**Assigned task**
Reproduce the lines below without any changes, omitting the pictures from your output.

══ Dataset excerpts

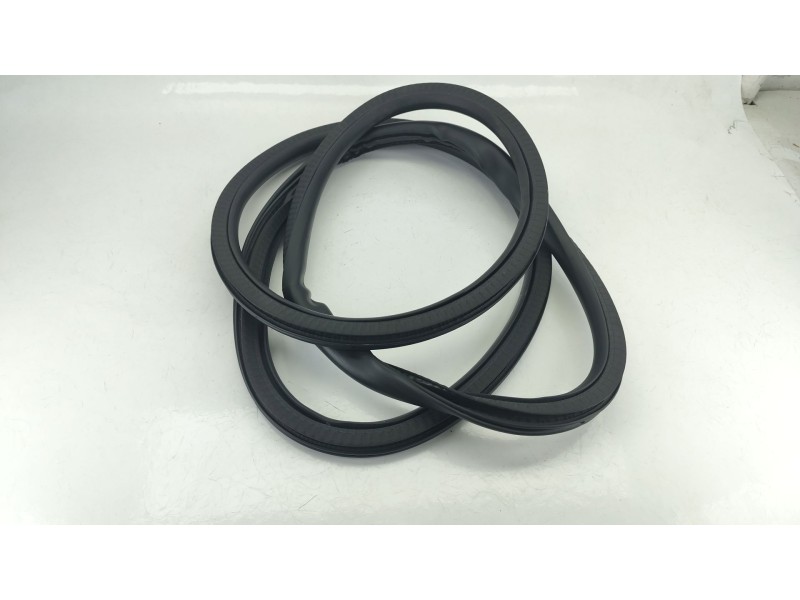 Recambio de gomas contorno puerta para ford kuga iii (dfk) 1.5 ecoboost referencia OEM IAM   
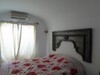 AV une belle villa de style arabesque à Hammamet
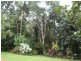 Rosemount QLD 4560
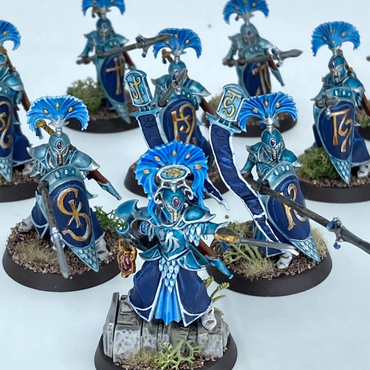 146f5866-7752-4a6f-98c6-d70f9e2f4e15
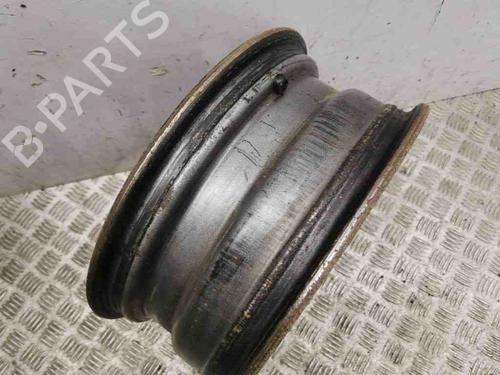 Rim FIAT DUCATO Van (250_) 150 Multijet 2,3 D | BP28884249C45 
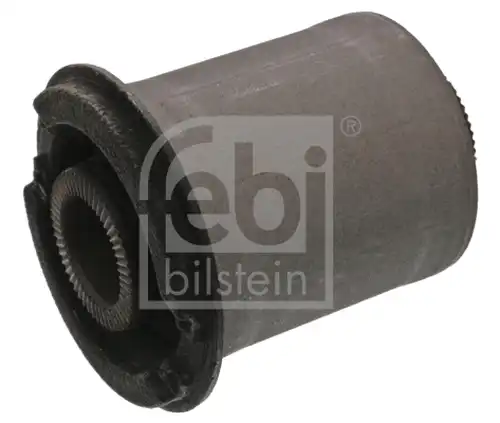 тампон за носач FEBI BILSTEIN 42928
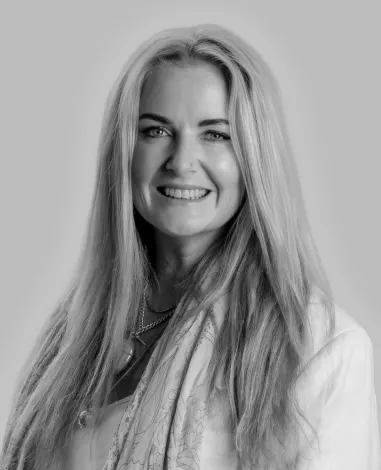 Brigid Avery Profile Image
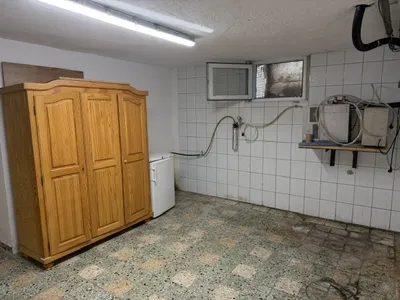 Immobilie kaufen in Spittal an der Drau – 350 m², € 425.000 – Bild 21 von 22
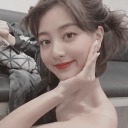 nickyys-posts avatar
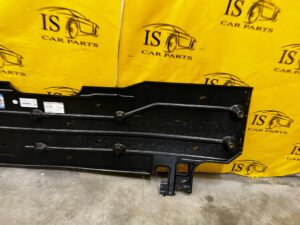 PŁYTA OSŁONA PODWOZIA LEWA MINI R56 LIFT R58 NOWA OEM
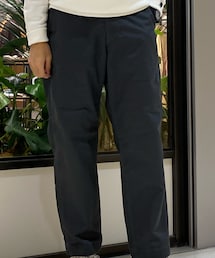 THE NORTH FACE PURPLE LABEL | パンツ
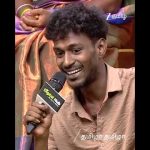இனி திரும்ப போக மாட்டேன்😌 | Tamizha Tamizha | Clips | Zee Tamil.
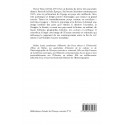 L'EUROPE CENTRALE ET ORIENTALE AU XIXE S. D’APRÈS LES VOYAGES DU ROMANCIER ET JOURNALISTE SUISSE VICTOR TISSO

════

**Answer area**
 Recambio de gomas contorno puerta para ford kuga iii (dfk) 1.5 ecoboost referencia OEM IAM   
 AV une belle villa de style arabesque à Hammamet
 Rosemount QLD 4560
 146f5866-7752-4a6f-98c6-d70f9e2f4e15
 Rim FIAT DUCATO Van (250_) 150 Multijet 2,3 D | BP28884249C45 
 тампон за носач FEBI BILSTEIN 42928
 Brigid Avery Profile Image
 Immobilie kaufen in Spittal an der Drau – 350 m², € 425.000 – Bild 21 von 22
 nickyys-posts avatar
 PŁYTA OSŁONA PODWOZIA LEWA MINI R56 LIFT R58 NOWA OEM
 THE NORTH FACE PURPLE LABEL | パンツ
இனி திரும்ப போக மாட்டேன்😌 | Tamizha Tamizha | Clips | Zee Tamil.
 L'EUROPE CENTRALE ET ORIENTALE AU XIXE S. D’APRÈS LES VOYAGES DU ROMANCIER ET JOURNALISTE SUISSE VICTOR TISSO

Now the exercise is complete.